## Excerpted text
SERDP researchers are developing innovative technologies to improve water and waste management for sustainably maintaining forward operating bases (FOBs) around the world. FOBs have been vital in supporting the expeditionary and campaign capabilities of the U.S. military, but supplying materials to build and sustain them has been costly both in dollars spent and lives lost. New technologies that reduce the impact of FOBs on the environment and improve the conditions in which military personnel live, will also improve safety and reduce logistics costs by minimizing the amount of material that is needed to support a FOB.
Forward operating bases provide a secure forward position to support tactical operations for the Department of Defense (DoD). They vary greatly from an austere, platoon-sized base supporting a few dozen troops on the tactical edge to division-sized enduring bases occupied by ten thousand or more personnel. The structure of a FOB is dependent on size, mission, anticipated duration, type of unit supported, area of operations, and the sophistication of host‐nation infrastructure. Often, FOBs are used for extended periods and must meet basic needs, including water supply, fuel for base and operational requirements, and waste treatment and removal, on a daily basis. To ensure the sustainability of FOBs, it is critical to reduce energy and water consumption, while still meeting mission requirements and protecting human health and the environment.

## The problem
Copy the text on forward operating bases word for word, between "SERDP researchers are" and "support a FOB.", inclusive.

Spatial grounding data
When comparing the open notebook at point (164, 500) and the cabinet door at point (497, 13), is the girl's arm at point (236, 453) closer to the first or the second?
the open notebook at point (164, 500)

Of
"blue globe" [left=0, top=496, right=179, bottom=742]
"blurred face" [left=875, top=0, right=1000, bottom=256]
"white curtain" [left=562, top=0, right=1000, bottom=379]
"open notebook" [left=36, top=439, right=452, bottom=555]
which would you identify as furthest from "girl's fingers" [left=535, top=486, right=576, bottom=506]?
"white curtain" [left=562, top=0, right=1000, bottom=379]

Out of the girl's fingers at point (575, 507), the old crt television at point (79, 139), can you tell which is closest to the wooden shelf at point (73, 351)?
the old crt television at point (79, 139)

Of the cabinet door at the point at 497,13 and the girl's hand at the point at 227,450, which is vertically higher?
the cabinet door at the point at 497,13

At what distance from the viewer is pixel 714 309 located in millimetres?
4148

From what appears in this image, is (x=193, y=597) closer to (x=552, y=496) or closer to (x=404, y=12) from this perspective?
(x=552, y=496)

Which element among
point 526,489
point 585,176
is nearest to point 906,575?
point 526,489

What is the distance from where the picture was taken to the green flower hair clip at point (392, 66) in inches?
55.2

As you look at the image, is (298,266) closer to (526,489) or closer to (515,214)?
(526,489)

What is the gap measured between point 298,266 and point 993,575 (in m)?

## Completed exercise
SERDP researchers are developing innovative technologies to improve water and waste management for sustainably maintaining forward operating bases (FOBs) around the world. FOBs have been vital in supporting the expeditionary and campaign capabilities of the U.S. military, but supplying materials to build and sustain them has been costly both in dollars spent and lives lost. New technologies that reduce the impact of FOBs on the environment and improve the conditions in which military personnel live, will also improve safety and reduce logistics costs by minimizing the amount of material that is needed to support a FOB.